• _Textauszug_
================================
Schulbuch-Vergleich: Die Darstellung des Versailler Vertrages


Dossier / Travail, 2009

24 Pages, Note: 3,0


Extrait


Inhaltsverzeichnis

1. Einleitung

2. Das Schulgeschichtsbuch
2.1 Entwicklung und Typen
2.2 Darstellungsvarianten

3. Zum Inhalt: Der Versailler Vertrag

4. Schulbuchvergleich: Der „Oechsli“ und „Horizonte 8“
4.1 Staatliche Vorgaben
4.1.1 Geschichtsvermittlung im Nationalsozialismus
4.1.2 Zeitgenössische Geschichtsvermittlung
4.2 Inhalt und Darstellungsformen
4.2.1 Im „Oechsli“
4.2.2 In „Horizonte 8“

5. Fazit

6. Literaturverzeichnis

Gewisse Bücher scheinen geschrieben zu sein, nicht damit man daraus lerne,

sondern damit man wisse, dass der Verfasser etwas gewusst hat.

Johann Wolfgang von Goethe (1749-1832)

1. Einleitung

Der wichtigste Aspekt eines jeden Buchs ist die Frage danach, was bei dem Leser tatsächlich ankommt. Der Buchautor kann sich zum Erzählen von Geschichte unterschiedlicher Verfahrensweisen, Methoden und Darstellungsformen bedienen, um den Leser zu motivieren und zum Nachdenken anzuregen.
================================
• _Datensätze_
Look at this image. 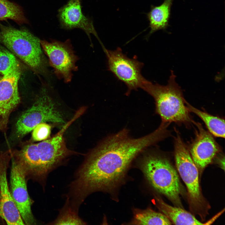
================================
• _Übungsaufgaben_
a – Beantworten Sie anhand des Textauszugs zum Schulbuchvergleich die folgenden Fragen:
(i) Welche zwei Schulbücher werden laut Inhaltsverzeichnis in Kapitel 4 miteinander verglichen?
(ii) Wer wird vor der Einleitung zitiert, und welche Lebensdaten werden dabei genannt?
(iii) Was ist nach der Einleitung der wichtigste Aspekt eines jeden Buchs?
b – Führen Sie den Textauszug zum Schulbuchvergleich im Anschluss an seinen letzten Satz fort.
Für die Bearbeitung ist das Material ohne Bedeutung.

• _Lösungen_
a –
(i) Der „Oechsli“ und „Horizonte 8“.
(ii) Johann Wolfgang von Goethe, 1749–1832.
(iii) Die Frage danach, was bei dem Leser tatsächlich ankommt.

b –
In der folgenden Arbeit soll aufgezeigt werden, auf welch unterschiedliche Art die Geschichtsdarstellungen in Schulgeschichtsbüchern vollzogen wird. Nachdem kurz allgemein auf das Schulgeschichtsbuch, seine Entwicklung und seine Darstellungs-weisen, eingegangen wird, soll ein konkreter Vergleich eines Schulbuchs der nationalsozialistischen Ära mit einem Schulbuch der heutigen Zeit bezüglich des Versailler Friedenvertrags Erkenntnisse darüber liefern, inwiefern das Geschichtsbuch als Produkt gesellschaftlicher Prozesse fungiert. Dabei wird zuerst die vorherrschende Geschichtsauffassung der jeweiligen Zeit betrachtet, anschließend werden die äußeren Gestaltungsmittel miteinander verglichen, zuletzt der Inhalt und dessen Darstellung.

2. Das Schulgeschichtsbuch

„Das Schulbuch ist ein Unterrichtsmittel für historisches Lernen und hat im Laufe der Entwicklung die Funktion eines Leitmediums des Geschichtsunterrichts gewonnen.“[1] Als Leitmedium des Geschichtsunterrichts hat heutzutage es auch viele Aufgaben zu erfüllen: Für die Schüler soll es – pauschal gesagt – einfach, anschaulich, verständlich, aufregend und ansprechend sein, für die Lehrer soll zudem die Wissensvermittlung stimmig sein, es soll multiperspektivisch und handlungsorientiert sein, für den Geschichtswissenschaftler muss der historische Wahrheitsgehalt richtig, für den Geschichtsdidaktiker der didaktische Anspruch erfüllt sein. Die Maßstäbe, nach denen sich das Schulgeschichtsbuch anpassen sollte, waren aber noch nicht immer dermaßen hoch, wie ein Überblick über die Entwicklung der Bücher für den Geschichtsunterricht aufzeigen soll.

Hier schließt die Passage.